This thesis examines how architectural designs, real estate processes and media language combine to produce narratives that define the private house primarily as a commodity. These narratives stem from an examination of the language used to express the Auckland housing crisis that came to a head in 2017 when the city's median house price reached ten times the city's median household income.
Whether for use as a residence or as a means to generate income, the underlying narrative in the public discussion on housing perceives that the primary function of a domestic property is the accumulation of wealth as opposed to shelter, security, privacy, agency and other vital aspects of dwelling and homeownership.

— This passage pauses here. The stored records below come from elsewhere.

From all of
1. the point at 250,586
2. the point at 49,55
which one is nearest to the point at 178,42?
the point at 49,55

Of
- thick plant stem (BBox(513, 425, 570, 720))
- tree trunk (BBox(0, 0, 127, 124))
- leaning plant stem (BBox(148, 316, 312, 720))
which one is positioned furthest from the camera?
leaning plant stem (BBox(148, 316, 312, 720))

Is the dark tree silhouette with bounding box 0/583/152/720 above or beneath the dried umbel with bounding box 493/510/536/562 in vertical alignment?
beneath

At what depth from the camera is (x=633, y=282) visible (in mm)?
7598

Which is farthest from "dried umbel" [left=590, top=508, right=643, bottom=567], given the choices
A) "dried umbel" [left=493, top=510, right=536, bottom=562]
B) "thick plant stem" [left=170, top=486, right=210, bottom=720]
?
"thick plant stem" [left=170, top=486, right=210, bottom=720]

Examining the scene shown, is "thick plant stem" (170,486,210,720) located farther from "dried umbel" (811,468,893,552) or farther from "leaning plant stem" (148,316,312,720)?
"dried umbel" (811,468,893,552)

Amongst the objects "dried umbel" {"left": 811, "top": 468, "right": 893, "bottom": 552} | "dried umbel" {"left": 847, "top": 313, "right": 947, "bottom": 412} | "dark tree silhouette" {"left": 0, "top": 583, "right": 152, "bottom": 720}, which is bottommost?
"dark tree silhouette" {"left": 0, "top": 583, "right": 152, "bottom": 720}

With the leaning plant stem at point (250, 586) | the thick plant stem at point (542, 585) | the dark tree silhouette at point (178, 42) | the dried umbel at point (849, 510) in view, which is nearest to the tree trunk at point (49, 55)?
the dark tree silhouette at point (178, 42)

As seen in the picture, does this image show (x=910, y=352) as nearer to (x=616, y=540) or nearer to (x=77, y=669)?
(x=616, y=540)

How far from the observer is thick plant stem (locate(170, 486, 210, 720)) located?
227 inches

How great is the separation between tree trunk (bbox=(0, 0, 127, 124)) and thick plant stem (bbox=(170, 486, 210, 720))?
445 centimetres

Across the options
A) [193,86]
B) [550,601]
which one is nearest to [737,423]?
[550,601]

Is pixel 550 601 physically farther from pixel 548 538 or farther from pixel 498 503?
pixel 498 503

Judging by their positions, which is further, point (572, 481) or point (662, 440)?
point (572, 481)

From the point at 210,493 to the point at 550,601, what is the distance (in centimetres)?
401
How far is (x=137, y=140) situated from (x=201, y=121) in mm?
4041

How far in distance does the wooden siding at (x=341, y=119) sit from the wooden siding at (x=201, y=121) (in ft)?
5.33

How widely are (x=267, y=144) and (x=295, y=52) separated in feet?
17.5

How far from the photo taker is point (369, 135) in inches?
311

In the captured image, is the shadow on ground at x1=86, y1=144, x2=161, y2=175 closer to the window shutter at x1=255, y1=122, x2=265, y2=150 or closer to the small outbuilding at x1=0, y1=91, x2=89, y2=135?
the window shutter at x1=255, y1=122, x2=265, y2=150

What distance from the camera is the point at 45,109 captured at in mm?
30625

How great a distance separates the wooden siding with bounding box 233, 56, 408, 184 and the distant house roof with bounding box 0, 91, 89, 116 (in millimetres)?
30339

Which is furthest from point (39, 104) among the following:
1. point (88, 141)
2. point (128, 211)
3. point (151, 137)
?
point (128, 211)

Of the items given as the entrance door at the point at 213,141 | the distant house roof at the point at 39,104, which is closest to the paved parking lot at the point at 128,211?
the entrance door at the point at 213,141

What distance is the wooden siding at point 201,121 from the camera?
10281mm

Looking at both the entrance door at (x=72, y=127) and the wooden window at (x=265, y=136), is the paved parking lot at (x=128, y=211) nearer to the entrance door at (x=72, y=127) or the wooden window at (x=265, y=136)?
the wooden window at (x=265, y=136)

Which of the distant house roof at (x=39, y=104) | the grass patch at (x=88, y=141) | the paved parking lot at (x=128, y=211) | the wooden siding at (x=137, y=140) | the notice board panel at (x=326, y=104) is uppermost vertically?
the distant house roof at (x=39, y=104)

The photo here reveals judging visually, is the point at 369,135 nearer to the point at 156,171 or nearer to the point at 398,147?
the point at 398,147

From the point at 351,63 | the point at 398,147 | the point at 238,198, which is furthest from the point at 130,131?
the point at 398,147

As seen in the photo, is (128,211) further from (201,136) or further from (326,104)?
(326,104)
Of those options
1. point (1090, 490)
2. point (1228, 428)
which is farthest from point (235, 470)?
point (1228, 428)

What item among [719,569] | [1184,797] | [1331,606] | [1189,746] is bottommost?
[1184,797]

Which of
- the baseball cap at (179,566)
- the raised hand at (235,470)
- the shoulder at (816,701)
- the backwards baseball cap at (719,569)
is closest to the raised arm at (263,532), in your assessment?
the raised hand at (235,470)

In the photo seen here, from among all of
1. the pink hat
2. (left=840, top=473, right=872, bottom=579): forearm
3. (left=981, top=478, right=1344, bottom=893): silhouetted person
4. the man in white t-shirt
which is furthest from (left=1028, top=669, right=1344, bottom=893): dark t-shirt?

Many of these issues are exemplified at McLennan, a new suburban housing development in Takanini, on Auckland's southern rural boundary. Marketed to first-time homebuyers as a means to initiate their journey on the 'property ladder', at McLennan the pressure of high land prices has seen the New Zealand ideal of a detached house on a plot of land scaled down to an 'affordable' size. Garages, master-bedrooms, en-suites and gardens are not disposed of. Instead, all facets of the suburban 'ranch-style' home are reduced to a minimum. In the context of extreme unaffordability, this thesis questions whether this is appropriate or desirable, and imagines an alternative solution for a block at McLennan.
The speculative design investigates the possibilities that emerge when the 'house' is not assumed as a singular, detached object in which to home a nuclear family. Drawing on analysis of higher density precedent projects, and accepting the situation where the house is indeed an asset, housing in this project is re-conceived as a more flexible infrastructure. This concept of housing seeks and supports more variable familial structures, more contemporary relationships between home and work and the provision of 'third spaces' that encompass ideas of a sharing economy: from the ability to sublet a room through Airbnb to shared laundries and gardening tools. The project is designed around the belief that if a domestic property is going to cost ten times the average median income, its design must ensure flexible inhabitation and support alternative ways of increasing equity.